This Week in Petroleum History: June 16 – 22

June 16, 1903 – Ford Motor Company Incorporated –

After successfully testing his gasoline-powered Quadricycle in 1896, Henry Ford and a group of investors (including machinist John Dodge) filed articles of association for the Ford Motor Company. Ford’s contributions included machinery, drawings, and several patents. The Detroit-based automaker already had begun ordering carriages, wheels, and tires for a low-cost car that would become the Model T by 1908, according to the Henry Ford Heritage Association (HFHA).

June 18, 1889 – Standard Oil of New Jersey adds Indiana

Standard Oil Company of New Jersey incorporated a subsidiary, Standard Oil Company of Indiana, and began processing oil at its new refinery in Whiting, Indiana, southeast of Chicago. In 1910, the refinery added pipelines connecting it to Kansas and Oklahoma oilfields. When the Supreme Court mandated the break up of John D. Rockefeller’s empire in 1911, Standard Oil of Indiana emerged as an independent company. Amoco branded service stations arrived in the 1950s. Amoco merged with British Petroleum (BP) in 1998, the largest foreign takeover of a U.S. company at the time.

Task instructions
a) In the petroleum history text, where did Standard Oil Company of Indiana open its new refinery?
b) Turn the paragraph of the petroleum history text that begins "Standard Oil Company of New Jersey incorporated a subsidiary" into a short bulleted list that keeps its main facts.
c) Carry on the petroleum history text from the point where it stops.

Raw data
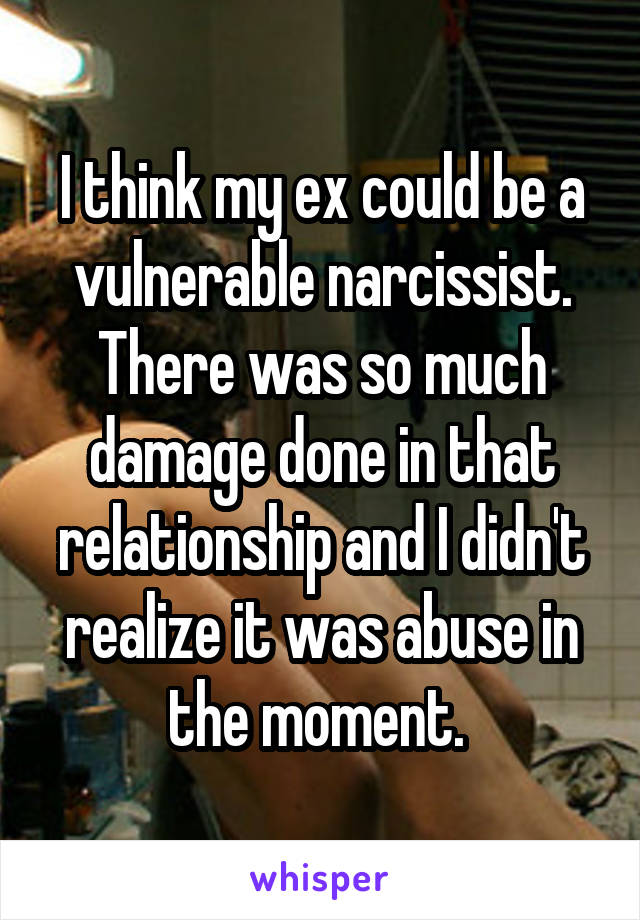 I think my ex could be a vulnerable narcissist. There was so much damage done in that relationship and I didn't realize it was abuse in the moment.

whisper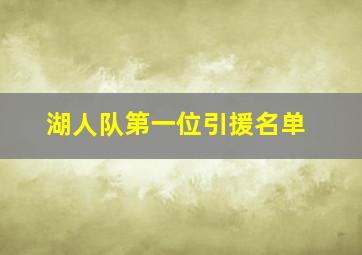 湖人队第一位引援名单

Responses
a) In Whiting, Indiana, southeast of Chicago.

b)
- Standard Oil Company of New Jersey set up Standard Oil Company of Indiana as a subsidiary, which began refining oil in Whiting, Indiana, southeast of Chicago.
- In 1910, pipelines linked the refinery to oilfields in Kansas and Oklahoma.
- The Supreme Court ordered John D. Rockefeller's empire broken up in 1911, and Standard Oil of Indiana became an independent company.
- Amoco service stations appeared in the 1950s.
- Amoco merged with British Petroleum (BP) in 1998, the largest foreign takeover of a U.S. company at the time.

c)
June 18, 1946 – Truman establishes National Petroleum Council

At the request of President Harry S. Truman, the Department of the Interior established the National Petroleum Council to make policy recommendations relating to oil and natural gas. Transferred to the new Department of Energy in 1977, the Council became a privately funded advisory committee with 200 members appointed by the Secretary of Energy. “The NPC does not concern itself with trade practices, nor does it engage in any of the usual trade association activities,” notes the NPC, which held its 134th meeting on April 23, 2024, in Washington, D.C.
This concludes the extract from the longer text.